Hirai Takashi, Takahashi Takuya, Takahashi Yohei, Watanabe Kota, Banno Tomohiro, Sakaki Kyohei, Arai Yoshiyasu, Takano Yuichi, Eguchi Yawara, Taniguchi Yuki, Maki Satoshi, Aoki Yasuchika, Fujii Shunichi, Sakaeda Kentaro, Matsukura Yu, Akazawa Tsutomu, Minamide Akihito, Nojiri Hidetoshi, Sakai Kenichiro, Kato Satoshi, Tamai Koji, Suzuki Hidekazu, Miyagi Masayuki, Sato Hiroyuki, Yoshii Toshitaka, Yamada Hiroshi, Kaito Takashi, Hiraizumi Yutaka, Yamagata Masatsune, Nakamura Masaya, Hirakawa Akihiro, Hosogane Naofumi, Ohtori Seiji
Department of Orthopedics, Institute of Science Tokyo, Tokyo, Japan.
Department of Orthopedic Surgery, Keio University, Tokyo, Japan.
Spine Surg Relat Res. 2024 Dec 20;9(3):368-374. doi: 10.22603/ssrr.2024-0288. eCollection 2025 May 27.
Chemonucleolysis with condoliase (chondroitin sulfate ABC endolyase) has been widely employed to treat patients with lumbar disc herniation (LDH) in Japan. Although it is an effective and relatively safe treatment for radicular neuropathy in patients with LDH, there have been no reports that investigate how severe low back pain (LBP) changes after condoliase injection.

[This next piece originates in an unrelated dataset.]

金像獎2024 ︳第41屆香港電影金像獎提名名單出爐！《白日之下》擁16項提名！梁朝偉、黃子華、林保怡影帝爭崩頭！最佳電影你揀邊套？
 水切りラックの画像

In this multicenter study, the effectiveness of condoliase injection for reducing severe LBP in patients with LDH was evaluated.
This retrospective study involved patients treated with intradiscal condoliase injection for LDH at nine participating centers. Patients were diagnosed with subligamentous-type herniation based on pretreatment MRI. Patients with severe LBP (defined as a preinjection numeric rating scale [NRS] for LBP greater than or equal to that for leg pain) were categorized into the LBP group. Demographic data, adverse events, treatment costs, and the NRS for LBP and lower extremity pain were analyzed. A 50% response was defined as ≥50% improvement in the NRS at 1 year postinjection. On the basis of the Pfirman classification, the LBP group was divided into less-degenerative (Grades II and III) and degenerative (Grades IV and V) subgroups.
Seventy-nine patients were classified into the LBP group. Of these patients, 61 (77.2%) showed a >50% reduction in LBP, and another 61 (77.2%) demonstrated a >50% reduction in lower extremity pain. Improvement of lower limb pain was considerably better in the less-degenerative group than in the degenerative group, whereas that of low back pain was similar between the two subgroups. Medical costs, which include remuneration for injection, drug fees, inpatient costs, and other expenses, were similar between the LBP group and all cases.
This retrospective multicenter study revealed that patients with LDH with severe LBP frequently experienced improvement in radicular pain and LBP, which is similar to LDH cases without severe LBP.
在日本,使用软骨素酶(硫酸软骨素ABC内切酶)进行化学髓核溶解术已被广泛用于治疗腰椎间盘突出症(LDH)患者。尽管它是治疗LDH患者神经根性神经病变的一种有效且相对安全的方法,但尚无报告研究软骨素酶注射后严重腰痛(LBP)如何变化。在这项多中心研究中,评估了软骨素酶注射对减轻LDH患者严重LBP的有效性。
这项回顾性研究纳入了在9个参与中心接受椎间盘内注射软骨素酶治疗LDH的患者。根据治疗前的MRI诊断为韧带下型突出的患者。严重LBP患者(定义为注射前LBP的数字评分量表[NRS]大于或等于腿痛的NRS)被归入LBP组。分析了人口统计学数据、不良事件、治疗费用以及LBP和下肢疼痛的NRS。50%的反应定义为注射后1年NRS改善≥50%。根据Pfirman分类,LBP组分为退变较轻(II级和III级)和退变较重(IV级和V级)亚组。
79例患者被归入LBP组。在这些患者中,61例(77.2%)LBP减轻>50%,另外61例(77.2%)下肢疼痛减轻>50%。退变较轻组下肢疼痛的改善明显优于退变较重组,而两个亚组之间腰痛的改善相似。LBP组和所有病例的医疗费用相似,包括注射报酬、药费、住院费用和其他费用。
这项回顾性多中心研究表明,患有严重LBP的LDH患者的神经根性疼痛和LBP经常得到改善,这与没有严重LBP的LDH病例相似。